[Excerpts from spatial question data]
_____

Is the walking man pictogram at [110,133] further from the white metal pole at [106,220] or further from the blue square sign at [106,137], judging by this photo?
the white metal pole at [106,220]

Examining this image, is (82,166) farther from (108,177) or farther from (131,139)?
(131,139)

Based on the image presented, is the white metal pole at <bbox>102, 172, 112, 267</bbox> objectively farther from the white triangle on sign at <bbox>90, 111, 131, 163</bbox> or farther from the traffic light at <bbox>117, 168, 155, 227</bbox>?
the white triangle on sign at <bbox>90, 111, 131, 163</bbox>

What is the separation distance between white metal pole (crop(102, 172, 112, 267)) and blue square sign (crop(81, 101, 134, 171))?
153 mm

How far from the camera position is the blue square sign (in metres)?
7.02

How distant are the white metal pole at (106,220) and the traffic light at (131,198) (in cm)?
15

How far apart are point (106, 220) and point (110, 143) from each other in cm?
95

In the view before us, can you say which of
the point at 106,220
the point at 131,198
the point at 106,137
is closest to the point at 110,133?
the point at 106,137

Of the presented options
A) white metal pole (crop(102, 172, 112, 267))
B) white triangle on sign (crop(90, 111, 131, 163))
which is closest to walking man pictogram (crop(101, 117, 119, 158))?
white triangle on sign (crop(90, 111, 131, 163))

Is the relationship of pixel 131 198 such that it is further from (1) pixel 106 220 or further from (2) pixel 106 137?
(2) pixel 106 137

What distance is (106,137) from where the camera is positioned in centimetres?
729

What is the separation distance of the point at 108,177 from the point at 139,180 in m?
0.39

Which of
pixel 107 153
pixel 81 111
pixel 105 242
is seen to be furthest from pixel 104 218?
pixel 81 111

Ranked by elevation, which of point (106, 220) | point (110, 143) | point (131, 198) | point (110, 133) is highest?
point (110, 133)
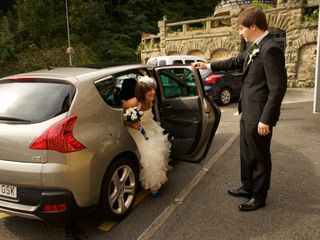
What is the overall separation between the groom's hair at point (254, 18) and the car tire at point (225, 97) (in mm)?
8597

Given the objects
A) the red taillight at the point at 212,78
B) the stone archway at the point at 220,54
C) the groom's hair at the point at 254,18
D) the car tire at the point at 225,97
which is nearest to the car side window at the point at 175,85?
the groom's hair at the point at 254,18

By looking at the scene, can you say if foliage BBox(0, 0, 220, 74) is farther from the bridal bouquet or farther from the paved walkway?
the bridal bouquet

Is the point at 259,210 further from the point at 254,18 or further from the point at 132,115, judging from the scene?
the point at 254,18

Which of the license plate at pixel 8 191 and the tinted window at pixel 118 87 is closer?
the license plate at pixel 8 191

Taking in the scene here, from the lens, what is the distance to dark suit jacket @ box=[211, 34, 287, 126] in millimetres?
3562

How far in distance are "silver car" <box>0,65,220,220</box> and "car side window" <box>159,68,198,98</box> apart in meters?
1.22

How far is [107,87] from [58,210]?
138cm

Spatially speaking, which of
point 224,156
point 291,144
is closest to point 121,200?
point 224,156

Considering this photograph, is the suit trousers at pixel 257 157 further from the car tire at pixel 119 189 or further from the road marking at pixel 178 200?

_____

▶ **Given problem**: Switch "traffic light" to "stoplight" throughout the records above, leaving everything else unchanged. Leave the pictures out of your answer.

▶ **Task solution**:
Is the walking man pictogram at [110,133] further from the white metal pole at [106,220] or further from the blue square sign at [106,137], judging by this photo?
the white metal pole at [106,220]

Examining this image, is (82,166) farther from (108,177) or farther from (131,139)?
(131,139)

Based on the image presented, is the white metal pole at <bbox>102, 172, 112, 267</bbox> objectively farther from the white triangle on sign at <bbox>90, 111, 131, 163</bbox> or farther from the stoplight at <bbox>117, 168, 155, 227</bbox>?
the white triangle on sign at <bbox>90, 111, 131, 163</bbox>

What is the separation distance between white metal pole (crop(102, 172, 112, 267)) and blue square sign (crop(81, 101, 134, 171))?
153 mm

How far from the camera position is the blue square sign (in metres)?
7.02

How distant are the white metal pole at (106,220) and the stoplight at (131,198) (in cm)?
15

How far apart are point (106, 220) and point (110, 143) from each other in cm?
95

In the view before us, can you say which of
the point at 106,220
the point at 131,198
the point at 106,137
is closest to the point at 110,133?
the point at 106,137

Of the presented options
A) white metal pole (crop(102, 172, 112, 267))
B) white triangle on sign (crop(90, 111, 131, 163))
which is closest to walking man pictogram (crop(101, 117, 119, 158))?
white triangle on sign (crop(90, 111, 131, 163))

Is the relationship of pixel 131 198 such that it is further from (1) pixel 106 220 or further from (2) pixel 106 137?
(2) pixel 106 137

What distance is (106,137) from where the camera is positioned in centimetres?
729

What is the separation distance of the point at 108,177 from the point at 139,180 in m?
0.39

Which of
pixel 107 153
pixel 81 111
pixel 105 242
is seen to be furthest from pixel 104 218?
pixel 81 111

Ranked by elevation, which of point (106, 220) | point (110, 143) | point (131, 198) | point (110, 133) is highest?
point (110, 133)
What is the overall separation between the groom's hair at point (254, 18) and the car tire at point (225, 97) (in mm)?
8597

Given the objects
A) the red taillight at the point at 212,78
B) the stone archway at the point at 220,54
C) the groom's hair at the point at 254,18
D) the car tire at the point at 225,97
which is nearest to the car side window at the point at 175,85?
the groom's hair at the point at 254,18

By looking at the scene, can you say if foliage BBox(0, 0, 220, 74) is farther from the bridal bouquet or farther from the paved walkway?
the bridal bouquet

Is the point at 259,210 further from the point at 254,18 or further from the point at 132,115, judging from the scene?
the point at 254,18

Which of the license plate at pixel 8 191 and the tinted window at pixel 118 87 is closer?
the license plate at pixel 8 191

Taking in the scene here, from the lens, what is the distance to dark suit jacket @ box=[211, 34, 287, 126] in millimetres?
3562

How far in distance are "silver car" <box>0,65,220,220</box> and "car side window" <box>159,68,198,98</box> apart in meters?
1.22

How far is [107,87] from [58,210]?
138cm

Spatially speaking, which of
point 224,156
point 291,144
is closest to point 121,200?
point 224,156

Considering this photograph, is the suit trousers at pixel 257 157 further from the car tire at pixel 119 189 or further from the road marking at pixel 178 200?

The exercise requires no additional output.